Text passage:
## Begin
# Locust Tree antler



## Bob Fionda (Apr 6, 2011)

Hello everybody, I've just finished to wax my fourth homemade slingshot. It was made from an antler of Locust Tree and polished with natural beeswax. Its measures are: total lenght cm. 12,5 ; inner forks cm. 5,2; outer forks cm. 9,5; weight grams 105. I banded it with TB gold and tied up a leather pouch made by E-SHOT (Irfan). Please I'd like to have tips, suggestions and feeback from you shooters. Thank you very much. Cheers, Bob


----------



## e~shot (Jun 3, 2010)

Bob, fantastic... BTW can you tell how is the waxing process.. if possible with pics


----------



## lightgeoduck (Apr 3, 2011)

Now THAT is one fine shooter, Exactly how I would want my natural to look.

One thing I would change, not that it needs changing, is to round the tips of the forks a little more. I say this,as far as for me, I tend to like holding the fork a little forward when I extend. so with the fork tips rounded (just the front/back not the sides) I will still have a smooth straight release.

I might be the only one with that opinion, but as I said that change would be for me









LGD


----------



## tubeman (Mar 7, 2011)

Love the grain pattern on the base


----------



## Bob Fionda (Apr 6, 2011)

e~shot said:


> Bob, fantastic... BTW can you tell how is the waxing process.. if possible with pics


Hi Irfan, thanks.
The process I make is quite simply even though it takes a couple of days: when I feel I sanded it enough and the catty is smooth like the velvet I put it in the oven for 5 minutes at 30-40° Celsius, after that I put out a first layer of wax and wait until it is absorbed from the wood. It usually takes half an hour. Then I polish the catty with a woolen cloth. I spread the second layer of wax and again let absorb it by the wood (not in the oven, it takes about two-three hours), polish again. I keep on doing this way until the wood reject the wax itself, that means it doesn't need more wax. I spread about 5-7 times beeswax (it depends upon the wood) and I spend a couple of days polishing, but the result is fantastic, I pass a finger over the slingshot and I feel it smooth and soft as it were skin. I'm sorry I haven't got pictures of that process, but I will take them at the next one. Cheers, Bob.


----------



## Bob Fionda (Apr 6, 2011)

lightgeoduck said:


> Now THAT is one fine shooter, Exactly how I would want my natural to look.
> 
> One thing I would change, not that it needs changing, is to round the tips of the forks a little more. I say this,as far as for me, I tend to like holding the fork a little forward when I extend. so with the fork tips rounded (just the front/back not the sides) I will still have a smooth straight release.
## End
Set of tasks:
- a) Return, word for word, the part of the slingshot forum thread that begins at the words "Hello everybody, I've" and stops after "(Jun 3, 2010)".
- b) Resume the forum thread about the locust antler slingshot, writing on from its last line.

Supplied information:
## Begin
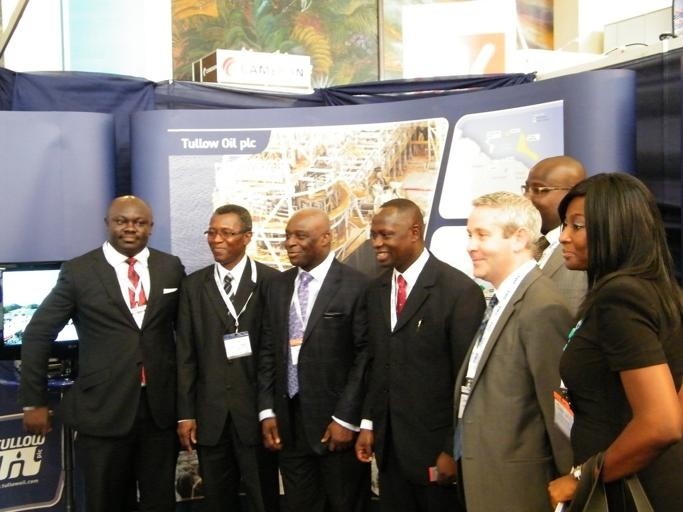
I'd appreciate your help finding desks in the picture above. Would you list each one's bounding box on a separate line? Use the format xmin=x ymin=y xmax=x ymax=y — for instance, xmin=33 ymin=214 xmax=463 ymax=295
xmin=0 ymin=361 xmax=82 ymax=510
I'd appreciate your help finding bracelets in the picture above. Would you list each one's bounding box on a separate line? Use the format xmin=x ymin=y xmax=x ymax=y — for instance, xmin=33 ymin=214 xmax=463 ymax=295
xmin=574 ymin=466 xmax=583 ymax=481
## End
Set of answers:
- a)
Hello everybody, I've just finished to wax my fourth homemade slingshot. It was made from an antler of Locust Tree and polished with natural beeswax. Its measures are: total lenght cm. 12,5 ; inner forks cm. 5,2; outer forks cm. 9,5; weight grams 105. I banded it with TB gold and tied up a leather pouch made by E-SHOT (Irfan). Please I'd like to have tips, suggestions and feeback from you shooters. Thank you very much. Cheers, Bob


----------



## e~shot (Jun 3, 2010)

- b)
> 
> ...


Thanks, I appreciate your tips, actually I could have done it, they look a bit large. I will keep you suggestion for the next one. Thank you very much indeed! Bob


----------



## mckee (Oct 28, 2010)

Great looking shooter


----------



## BajaCarpintero (Aug 13, 2011)

Wow! Very nice work and finish technique. You have inspired me...thanks!


----------



## brianmitchell66 (Jun 20, 2011)

Bob, that is one of the nicest naturals I have ever seen! It is so pretty. Even the natural legend marcus sr would be proud of that beauty!

Love the pouch by e-shot.


----------



## lightgeoduck (Apr 3, 2011)

Bob Fionda said:


> Now THAT is one fine shooter, Exactly how I would want my natural to look.
> 
> One thing I would change, not that it needs changing, is to round the tips of the forks a little more. I say this,as far as for me, I tend to like holding the fork a little forward when I extend. so with the fork tips rounded (just the front/back not the sides) I will still have a smooth straight release.
> 
> ...


Thanks, I appreciate your tips, actually I could have done it, they look a bit large. I will keep you suggestion for the next one. Thank you very much indeed! Bob
[/quote]

I like the size of them, just would have rounded the top a bit







..but really isn't necessary

Anyway glad to hear that there will be a next one,, looking forward to seeing that one as well.

LGD


----------



## Bob Fionda (Apr 6, 2011)

BajaCarpintero said:


> Wow! Very nice work and finish technique. You have inspired me...thanks!


Thanks mate,I'ìm glad for it!


----------



## Bob Fionda (Apr 6, 2011)

brianmitchell66 said:


> Bob, that is one of the nicest naturals I have ever seen! It is so pretty. Even the natural legend marcus sr would be proud of that beauty!
> 
> Love the pouch by e-shot.


Wow! Thanks!


----------



## Martin (Jan 17, 2010)

That's a really nice natural, great work.
Martin


----------



## NoSugarRob (Jun 3, 2010)

very nice


----------



## NaturalFork (Jan 21, 2010)

Looks great man. Nice ans smooth.


----------



## smallholder1 (Jul 16, 2011)

great looking catapult


----------



## Aras (Apr 2, 2011)

I'd really like to have a video tutorial for wax polishing . Every curious guy could watch it.


----------



## Tex-Shooter (Dec 17, 2009)

A great slingshot! -- Tex


----------



## Dayhiker (Mar 13, 2010)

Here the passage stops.